Oakland A Metropolis Council and Metropolis Council are nonetheless far aside on the Howard Terminal Stadium deal – CBS San Francisco

OAKLAND (BCN) – Oakland city councilors and the city’s Major League Baseball team appear to be far apart on the terms of a new stadium in the city, based on comments made at a council study meeting Wednesday.

For the Oakland A’s, it’s Howard Terminal or Bust, repeated Dave Kaval, president of the A’s, at the virtual meeting that started at 10 a.m.

Kaval said the deal with the city must be a derivative of what the team released to the public in April, and not an “organ transplant” from it.

“We can tweak it at the edges,” said Kaval of this proposal.

At the study session, council members asked questions and provided feedback on a report from city officials on the Howard Terminal Ballpark proposal.

City council members were joined by a number of staff, Kaval, and Port of Oakland officials.

City officials asked for feedback on several items that are part of the proposal, including a non-relocation agreement, affordable housing and infrastructure funding.

Some council members opposed A’s proposal to limit the non-relocation agreement to 20 years. Instead, they preferred an agreement with a term of at least 45 years.

“Twenty years seems like very little,” said Councilor Dan Kalb, who chaired the meeting.

Kaval said 20 years was appropriate given the nature of the privately funded proposal.

The A’s also want Oakland to waive the requirement that 15 percent of the housing being built in the ballpark should be affordable housing. Some council members resisted the idea.

During the public statement, some citizens demanded that 35 percent of housing should be affordable housing.

Councilor Carroll Fife, who represents areas like West Oakland that are likely to be badly affected by the ballpark, said past developments in Oakland have been “very racist”.
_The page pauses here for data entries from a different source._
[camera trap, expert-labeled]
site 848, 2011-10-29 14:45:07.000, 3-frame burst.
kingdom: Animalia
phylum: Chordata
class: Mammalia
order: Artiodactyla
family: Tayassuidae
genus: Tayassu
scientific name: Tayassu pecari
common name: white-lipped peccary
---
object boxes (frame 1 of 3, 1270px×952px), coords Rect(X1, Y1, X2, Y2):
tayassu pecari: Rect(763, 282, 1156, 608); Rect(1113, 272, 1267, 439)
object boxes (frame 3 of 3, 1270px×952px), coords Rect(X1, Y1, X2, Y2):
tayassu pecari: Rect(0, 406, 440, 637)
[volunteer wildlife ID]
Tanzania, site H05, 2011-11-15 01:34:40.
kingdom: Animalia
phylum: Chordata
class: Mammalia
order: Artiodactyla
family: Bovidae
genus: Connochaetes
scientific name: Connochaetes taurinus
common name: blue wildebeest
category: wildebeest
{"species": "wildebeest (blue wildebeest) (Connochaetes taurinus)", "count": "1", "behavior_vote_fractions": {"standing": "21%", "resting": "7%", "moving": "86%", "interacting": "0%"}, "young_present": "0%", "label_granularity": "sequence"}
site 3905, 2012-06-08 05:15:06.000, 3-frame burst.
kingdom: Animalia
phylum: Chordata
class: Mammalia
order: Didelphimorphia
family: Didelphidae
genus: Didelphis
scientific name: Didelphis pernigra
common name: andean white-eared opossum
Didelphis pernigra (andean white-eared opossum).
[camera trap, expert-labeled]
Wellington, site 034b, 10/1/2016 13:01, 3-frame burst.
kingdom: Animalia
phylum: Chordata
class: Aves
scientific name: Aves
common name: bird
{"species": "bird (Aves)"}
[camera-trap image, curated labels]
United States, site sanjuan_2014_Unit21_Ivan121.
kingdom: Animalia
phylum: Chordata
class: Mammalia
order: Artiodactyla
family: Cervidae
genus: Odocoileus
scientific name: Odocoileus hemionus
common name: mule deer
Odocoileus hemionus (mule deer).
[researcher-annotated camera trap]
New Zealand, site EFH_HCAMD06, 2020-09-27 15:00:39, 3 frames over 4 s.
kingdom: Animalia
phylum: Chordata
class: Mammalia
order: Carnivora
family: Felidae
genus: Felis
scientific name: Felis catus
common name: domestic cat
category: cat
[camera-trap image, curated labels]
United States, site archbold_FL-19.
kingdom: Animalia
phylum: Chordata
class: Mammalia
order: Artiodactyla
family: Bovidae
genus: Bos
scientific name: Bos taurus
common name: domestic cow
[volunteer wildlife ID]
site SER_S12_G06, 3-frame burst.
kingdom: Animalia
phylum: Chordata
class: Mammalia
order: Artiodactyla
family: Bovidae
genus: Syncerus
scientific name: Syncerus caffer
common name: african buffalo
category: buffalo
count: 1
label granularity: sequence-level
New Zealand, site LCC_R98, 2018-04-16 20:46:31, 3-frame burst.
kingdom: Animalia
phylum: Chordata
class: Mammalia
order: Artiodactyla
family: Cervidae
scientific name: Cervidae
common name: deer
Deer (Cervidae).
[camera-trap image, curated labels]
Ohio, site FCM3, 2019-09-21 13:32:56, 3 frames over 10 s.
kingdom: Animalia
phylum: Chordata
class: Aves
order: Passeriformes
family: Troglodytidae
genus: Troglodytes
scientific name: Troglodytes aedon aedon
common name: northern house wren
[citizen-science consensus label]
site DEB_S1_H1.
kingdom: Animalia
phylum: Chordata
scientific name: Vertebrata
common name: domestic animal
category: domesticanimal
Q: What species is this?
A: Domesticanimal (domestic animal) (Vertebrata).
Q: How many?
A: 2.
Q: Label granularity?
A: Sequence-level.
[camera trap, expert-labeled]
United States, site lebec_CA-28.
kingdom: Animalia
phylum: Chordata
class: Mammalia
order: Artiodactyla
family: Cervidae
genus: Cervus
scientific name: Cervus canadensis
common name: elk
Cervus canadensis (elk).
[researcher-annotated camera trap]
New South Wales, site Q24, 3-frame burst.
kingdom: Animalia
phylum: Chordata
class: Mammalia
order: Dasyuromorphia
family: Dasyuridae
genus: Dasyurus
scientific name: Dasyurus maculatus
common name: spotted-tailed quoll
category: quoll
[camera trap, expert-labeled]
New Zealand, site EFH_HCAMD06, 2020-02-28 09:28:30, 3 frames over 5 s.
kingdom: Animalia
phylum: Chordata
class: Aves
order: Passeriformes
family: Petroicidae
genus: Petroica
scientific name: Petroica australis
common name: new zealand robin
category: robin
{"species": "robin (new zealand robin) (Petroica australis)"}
The development was very traumatic for some population groups, she said.

Vice Mayor and Councilor Rebecca Kaplan said in the past Black Oaklanders have been driven out of West Oakland by highway construction and other projects.

Council members expressed concern about the impact of the new stadium on traffic, parking, and related air pollution concerns in places like Chinatown.

The A’s also filed a lawsuit Wednesday against Schnitzer Steel Industries, which is adjacent to the land where the ballpark is planned, over air pollution concerns, Kaval said.

Council members expressed their support for a district to fund local infrastructure.

The district would provide money in the form of additional tax revenue to pay for the infrastructure and affordable housing needed to support the baseball project.

The council members generally opposed an on-site and off-site dual district proposed by the A, as it was not expected that the off-site district would be advantageous enough.

The city councils will meet on July 20th to vote on the A’s proposal.

Kaval said overall the A’s want to see if the city council has the same vision as the team.

The July 20th vote is non-binding, but Kalb said that usually few things change after such a vote.

The city council will then have to vote on the project’s environmental impact report, which is expected to be voted on in November.

The city has received over 400 public comments on the EIR and is in the process of responding to the comments.